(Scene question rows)

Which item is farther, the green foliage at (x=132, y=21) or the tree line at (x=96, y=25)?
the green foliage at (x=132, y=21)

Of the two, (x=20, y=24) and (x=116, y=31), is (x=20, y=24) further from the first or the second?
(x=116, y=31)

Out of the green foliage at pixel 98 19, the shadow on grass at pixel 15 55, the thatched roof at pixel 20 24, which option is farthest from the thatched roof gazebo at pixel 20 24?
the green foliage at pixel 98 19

*INSTRUCTIONS FOR THE TASK:*
Copy out, unchanged, the rows starting at the line that contains "Out of the green" and ending with the final line of the rows.

*FINAL RESULT:*
Out of the green foliage at pixel 98 19, the shadow on grass at pixel 15 55, the thatched roof at pixel 20 24, which option is farthest from the thatched roof gazebo at pixel 20 24?
the green foliage at pixel 98 19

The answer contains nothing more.